Tuesday, August 3, 2010

The .NET Garbage Collector

Exert from Pro C# by Andrew Troelsen
When you are building your C# applications you are correct to assume that the managed heap will take care of itself without your direct intervention. In fact, the golden rule of .NET memory management is very simple:

RULE: Allocate an object onto the managed heap using the new keyword and forget about it.

Once "new-ed", the garbage collector (GC) will destroy the object when it is no longer needed. The next obvious question is, of course, "How does the GC know when an object is no longer needed"? An excellent question.  The short answer is that the GC removes an object from the heap when it is unreachable by any part of your code.  

When an object goes out of scope it becomes a "candidate" for garbage collection. Understand however that you cannot guarantee that this object will be reclaimed from memory immediately after an object goes out of scope and is no longer unreachable. All you can assume at this point is that when the CLR performs the next garbage collection the object will then be safely destroyed.

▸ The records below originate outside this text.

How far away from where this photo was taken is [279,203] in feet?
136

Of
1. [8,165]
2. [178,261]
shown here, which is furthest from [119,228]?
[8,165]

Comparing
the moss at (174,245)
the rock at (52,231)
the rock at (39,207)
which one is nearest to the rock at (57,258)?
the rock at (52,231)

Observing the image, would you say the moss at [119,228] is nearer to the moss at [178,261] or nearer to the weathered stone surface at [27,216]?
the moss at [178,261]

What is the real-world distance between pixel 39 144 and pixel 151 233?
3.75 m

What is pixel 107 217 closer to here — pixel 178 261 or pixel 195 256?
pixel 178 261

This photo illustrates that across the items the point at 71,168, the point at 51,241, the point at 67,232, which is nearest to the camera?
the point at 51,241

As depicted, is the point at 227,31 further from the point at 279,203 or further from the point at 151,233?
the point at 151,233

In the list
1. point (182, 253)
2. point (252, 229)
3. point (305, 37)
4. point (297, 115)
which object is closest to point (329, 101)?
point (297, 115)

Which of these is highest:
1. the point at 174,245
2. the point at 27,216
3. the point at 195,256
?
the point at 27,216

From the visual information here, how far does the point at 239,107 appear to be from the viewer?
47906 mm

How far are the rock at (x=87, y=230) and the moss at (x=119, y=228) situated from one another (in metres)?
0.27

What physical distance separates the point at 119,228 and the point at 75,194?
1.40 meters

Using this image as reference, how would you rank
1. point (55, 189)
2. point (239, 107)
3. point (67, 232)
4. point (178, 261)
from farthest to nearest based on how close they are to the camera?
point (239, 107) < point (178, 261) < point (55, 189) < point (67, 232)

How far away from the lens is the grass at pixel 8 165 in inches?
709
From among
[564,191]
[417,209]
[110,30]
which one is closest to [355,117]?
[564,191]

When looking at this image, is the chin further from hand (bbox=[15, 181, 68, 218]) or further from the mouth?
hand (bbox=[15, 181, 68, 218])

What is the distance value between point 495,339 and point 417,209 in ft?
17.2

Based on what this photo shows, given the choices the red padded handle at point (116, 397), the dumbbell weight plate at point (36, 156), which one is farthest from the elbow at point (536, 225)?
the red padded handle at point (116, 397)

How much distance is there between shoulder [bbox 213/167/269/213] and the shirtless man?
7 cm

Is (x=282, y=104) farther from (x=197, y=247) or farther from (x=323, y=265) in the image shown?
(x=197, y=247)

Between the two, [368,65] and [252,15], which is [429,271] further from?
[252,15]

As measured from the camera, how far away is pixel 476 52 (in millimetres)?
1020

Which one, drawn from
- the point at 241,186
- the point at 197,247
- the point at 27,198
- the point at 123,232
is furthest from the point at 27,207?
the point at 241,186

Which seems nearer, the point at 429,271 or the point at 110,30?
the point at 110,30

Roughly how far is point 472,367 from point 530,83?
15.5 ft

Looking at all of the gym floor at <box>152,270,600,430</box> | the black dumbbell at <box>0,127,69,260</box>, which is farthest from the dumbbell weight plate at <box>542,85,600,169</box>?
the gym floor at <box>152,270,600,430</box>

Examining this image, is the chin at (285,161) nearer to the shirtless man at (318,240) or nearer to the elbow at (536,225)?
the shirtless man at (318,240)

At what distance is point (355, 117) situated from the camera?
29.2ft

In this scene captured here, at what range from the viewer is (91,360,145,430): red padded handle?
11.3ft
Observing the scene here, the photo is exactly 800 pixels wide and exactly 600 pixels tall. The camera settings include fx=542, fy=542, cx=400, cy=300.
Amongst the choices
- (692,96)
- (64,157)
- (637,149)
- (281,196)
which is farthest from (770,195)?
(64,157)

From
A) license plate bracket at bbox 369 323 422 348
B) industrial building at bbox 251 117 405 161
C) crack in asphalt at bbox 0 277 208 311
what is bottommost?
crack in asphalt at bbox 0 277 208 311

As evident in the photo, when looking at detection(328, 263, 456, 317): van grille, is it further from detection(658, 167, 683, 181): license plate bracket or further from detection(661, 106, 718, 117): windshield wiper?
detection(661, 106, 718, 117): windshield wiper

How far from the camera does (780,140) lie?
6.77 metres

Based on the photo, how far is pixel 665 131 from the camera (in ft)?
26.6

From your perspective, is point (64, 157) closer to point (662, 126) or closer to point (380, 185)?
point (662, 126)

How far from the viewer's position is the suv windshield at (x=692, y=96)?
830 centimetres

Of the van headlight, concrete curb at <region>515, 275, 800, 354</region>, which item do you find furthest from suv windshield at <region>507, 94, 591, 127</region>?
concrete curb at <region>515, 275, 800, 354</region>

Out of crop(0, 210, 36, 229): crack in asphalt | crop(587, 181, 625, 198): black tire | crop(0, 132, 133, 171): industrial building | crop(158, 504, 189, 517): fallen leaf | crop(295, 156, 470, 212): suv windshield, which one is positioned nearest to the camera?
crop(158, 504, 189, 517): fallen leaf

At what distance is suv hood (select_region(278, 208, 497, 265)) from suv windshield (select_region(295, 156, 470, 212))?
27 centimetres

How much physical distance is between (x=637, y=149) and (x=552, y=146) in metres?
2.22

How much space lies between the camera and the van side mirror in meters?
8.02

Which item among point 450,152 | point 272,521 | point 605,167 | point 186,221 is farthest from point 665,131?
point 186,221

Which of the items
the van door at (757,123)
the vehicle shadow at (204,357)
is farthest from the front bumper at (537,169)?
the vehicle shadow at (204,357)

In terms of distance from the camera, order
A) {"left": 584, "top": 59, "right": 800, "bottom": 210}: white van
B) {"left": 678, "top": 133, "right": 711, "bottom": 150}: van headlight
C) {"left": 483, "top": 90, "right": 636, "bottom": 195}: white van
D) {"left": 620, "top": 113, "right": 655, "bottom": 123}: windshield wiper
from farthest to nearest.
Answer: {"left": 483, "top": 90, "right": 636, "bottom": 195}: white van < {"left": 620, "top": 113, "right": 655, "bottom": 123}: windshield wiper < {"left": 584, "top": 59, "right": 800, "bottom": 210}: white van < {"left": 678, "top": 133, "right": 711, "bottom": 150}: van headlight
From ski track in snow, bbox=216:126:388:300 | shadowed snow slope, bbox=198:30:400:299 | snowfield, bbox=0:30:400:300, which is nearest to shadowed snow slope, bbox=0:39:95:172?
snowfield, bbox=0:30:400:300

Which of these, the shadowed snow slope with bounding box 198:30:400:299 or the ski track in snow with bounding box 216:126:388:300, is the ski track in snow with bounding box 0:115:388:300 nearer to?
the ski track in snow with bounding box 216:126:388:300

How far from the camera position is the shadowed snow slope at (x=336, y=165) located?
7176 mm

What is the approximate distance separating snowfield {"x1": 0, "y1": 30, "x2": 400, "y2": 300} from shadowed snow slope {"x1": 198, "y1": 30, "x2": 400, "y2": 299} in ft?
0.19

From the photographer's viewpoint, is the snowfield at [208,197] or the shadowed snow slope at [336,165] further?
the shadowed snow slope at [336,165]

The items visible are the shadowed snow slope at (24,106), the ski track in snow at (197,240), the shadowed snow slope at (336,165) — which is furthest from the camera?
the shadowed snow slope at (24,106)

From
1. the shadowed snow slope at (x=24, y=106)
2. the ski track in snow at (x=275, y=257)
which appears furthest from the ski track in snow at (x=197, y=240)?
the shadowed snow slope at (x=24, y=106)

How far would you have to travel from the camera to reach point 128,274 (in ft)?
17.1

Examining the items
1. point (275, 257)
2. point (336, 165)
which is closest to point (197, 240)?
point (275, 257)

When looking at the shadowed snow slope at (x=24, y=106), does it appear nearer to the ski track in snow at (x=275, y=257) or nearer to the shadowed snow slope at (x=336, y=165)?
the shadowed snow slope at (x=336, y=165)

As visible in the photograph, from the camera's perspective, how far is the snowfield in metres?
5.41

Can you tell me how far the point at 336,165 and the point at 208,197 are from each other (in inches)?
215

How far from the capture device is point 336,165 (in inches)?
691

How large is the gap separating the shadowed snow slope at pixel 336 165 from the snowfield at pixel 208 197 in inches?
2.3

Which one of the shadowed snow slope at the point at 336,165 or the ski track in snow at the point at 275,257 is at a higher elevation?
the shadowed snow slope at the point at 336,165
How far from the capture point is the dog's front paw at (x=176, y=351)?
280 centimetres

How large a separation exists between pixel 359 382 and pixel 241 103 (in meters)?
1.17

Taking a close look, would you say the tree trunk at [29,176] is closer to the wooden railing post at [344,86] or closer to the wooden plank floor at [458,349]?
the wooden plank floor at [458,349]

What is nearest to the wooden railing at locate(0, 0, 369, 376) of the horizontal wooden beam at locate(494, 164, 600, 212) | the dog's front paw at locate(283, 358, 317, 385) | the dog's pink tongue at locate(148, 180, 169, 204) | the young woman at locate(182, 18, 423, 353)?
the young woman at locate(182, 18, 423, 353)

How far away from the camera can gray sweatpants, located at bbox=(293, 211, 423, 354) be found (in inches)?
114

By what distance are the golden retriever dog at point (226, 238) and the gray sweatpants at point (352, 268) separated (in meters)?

As you will most certainly discover, programming in a garbage collected environment will greatly simplify your application development.  In stark contrast C++ programmers will be painfully aware that if they fail to manually delete heap-allocated objects, memory leaks are not far behind.  In fact, tracking down memory leaks is one of the most time consuming (and tedious) aspects aspects of programming with unmanaged languages.  By allowing the GC to be in charge of destroying objects, the burden of memory management has been taken from you shoulders and placed onto the CLR.  Effectively making us developers much more productive writing more business logic for less time.  In fact you may never need to use a memory profiler tool to track down memory leaks ever again!

NOTE: If you have any background in COM development, do know that .NET objects do not maintain an internal reference counter, and therefore managed objects do not expose methods such as AddRef() and Release().

If the managed heap does not contain sufficient space to host a requested new object, then a garbage collection run will occur immediately.

When garbage collection takes place the runtime will temporarily suspend all active threads within the current process.  The GC process has received considerable attention over the years and is highly optimised, and you will seldom (if ever) notice this brief interruption in your application.

The GC maintain two distinct heaps. One for very large objects and one for all others.  The heap for very large objects is less frequently consulted for collection, a good reason to follow good Object Oriented design principles and avoid very large objects.

So will objects that have unmanaged resources be GC'ed? Yes, but you need to be sure to release and clean up an unmanaged resources, because if you don't the objects will be destroyed by the GC, but your unmanaged resources may not be cleaned up leaving things in an inconsistent state.  To clean up unmanaged resources use a finalizer (destructor). 
RULE: The only reason to override Finalize() is if your C# class is making use of unmanaged resources via PInvoke or complex COM interoperability tasks (typically via the System.Runtime.InterOpServices.Marshal type).
Remember however, you cannot predict when an object is going to be destroyed by the GC and Finalize() called.  So if you have expensive resources that you want to free up sooner consider implementing IDisposable.